In 1000, Venice saw its position strengthened even more on the Adriatic Sea thanks to the conquest of the region of Dalmacia. Subsequently, in the High Middle Ages, its commercial power also increased considerably in the Black Sea and in Syria, as it extended its commercial control over the eastern routes, in particular during the Crusades, thus converting itself into a maritime city par excellence. From the year 1100, Venice represented a great Mediterranean power, and offered the services of its fleet to the Byzantine Empire.

Finally Venice freed itself from the tutelage of the decadent Byzantine emperor in 1203 during the fourth Crusade, when the Venetian soldiers attacked and conquered Constantinople. The Venetian soldiers returned from the East, bringing with them riches that they had plundered, and which can still be admired in the church of San Marcos, amongst others, precious marbles, sculptures, etc. After the conquest of Constantinople, Venice managed to extend its supremacy, thus creating a large colonial empire.

In 1410, Venice was the great military, commercial and political power of the Veneto region, thanks to its powerful fleet which maintained an active trade with the whole of the Mediterranean and extended its network of commercial contacts across the whole of Europe and the Middle East, from England as far as Egypt; thanks also to the high number of inhabitants it had at that time, in the region of 100.000.

Its government and its organisations operated according to principles of internal and external justice. Its symbol remains represented on the facade of the Palacio Ducal by the sword and the scales.

The government of Venice was called “Serenísima Signoria” and consisted of the Doge, el dux, whose mission was to guarantee the respect of the law and the proper organisation of the government, el “Maggior Consiglio” (Great Council), made up of 2000 members whose main task was to write the laws, the Senate which was responsible for foreign affairs and economic and military affairs, “L' Avogadoria de Comùn” (Magistracy, made up of three members), which was responsible for protecting the interests of the patrician families in Venice and guaranteeing the respect of the law , and la Quarantia, or Supreme Tribunal.
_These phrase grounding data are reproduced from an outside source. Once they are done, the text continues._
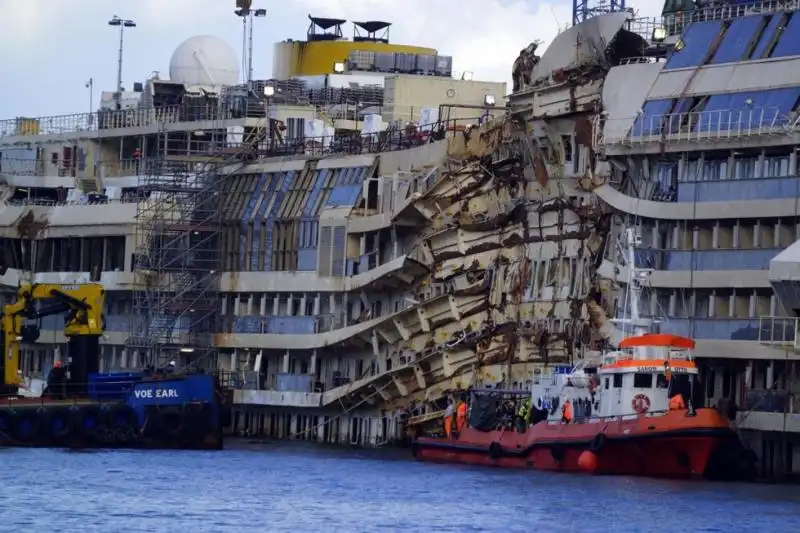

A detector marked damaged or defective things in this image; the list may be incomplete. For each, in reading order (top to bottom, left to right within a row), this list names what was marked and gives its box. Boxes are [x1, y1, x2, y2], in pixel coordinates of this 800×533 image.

rusted hull [412, 410, 756, 480]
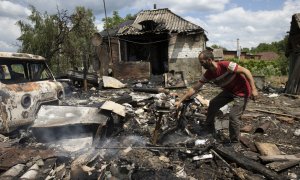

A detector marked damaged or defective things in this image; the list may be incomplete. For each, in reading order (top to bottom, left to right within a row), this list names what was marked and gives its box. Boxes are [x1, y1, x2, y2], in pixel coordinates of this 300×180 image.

damaged house [95, 7, 207, 82]
destroyed vehicle [0, 52, 63, 134]
charred car [0, 52, 63, 134]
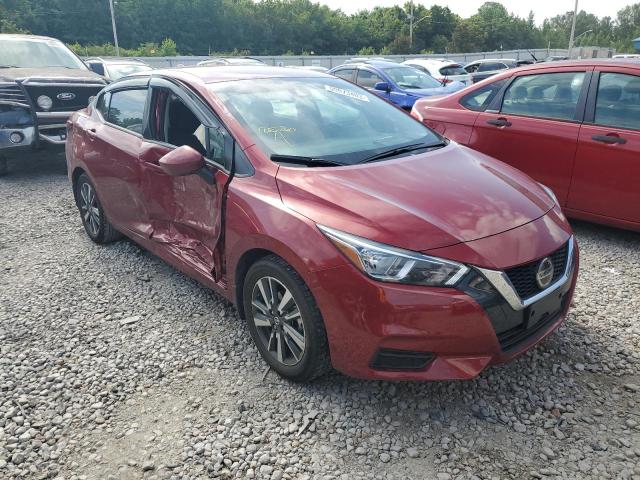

Venice went through a period of great magnificence in the 15th century, a period when churches and palaces, mainly in the gothic style, were built. Venice gained international fame thanks to its production of precious fabrics made of silk which came from the east, and also thanks to its lace, jewellery, and garments, which were admired by the royal families in Europe. It was also a period of magnificence in the domain of the arts. Sculpture, painting, theatre, poetry, music, and other art forms endowed Venice with eternal beauty. Objects made of glass, produced on the famous island of Murano were very important for its exports, and still are to this day. Because of its magnificence and economic prosperity, Venice was a military target coveted by several countries, amongst which France, Spain and Turkey, which conquered Constantinople in 1453.

The arrival of Christopher Columbus in the Americas in 1492 heralded the decline of trade for the Venetian Republic because of the discovery of new commercial routes that then became controlled by the Portuguese, Dutch and English.  Also contributing to the decline of Venice was the rapid growth of Genoa, which competed commercially with Venice, and the peace treaty of Cateau-Cambrèsis (1559), which recognised the supremacy of Spain over Italian territories. After that an excessively conservative government also contributed to its decline, but in spite of it all, Venice maintained its independence until 1797 when Napoleon signed the treaty of Capo Formio and handed over Venice to the Austro-Hungarian Empire in exchange for Milan. Venice was finally incorporated into the Kingdom of Italy in 1866 with the third war of independence.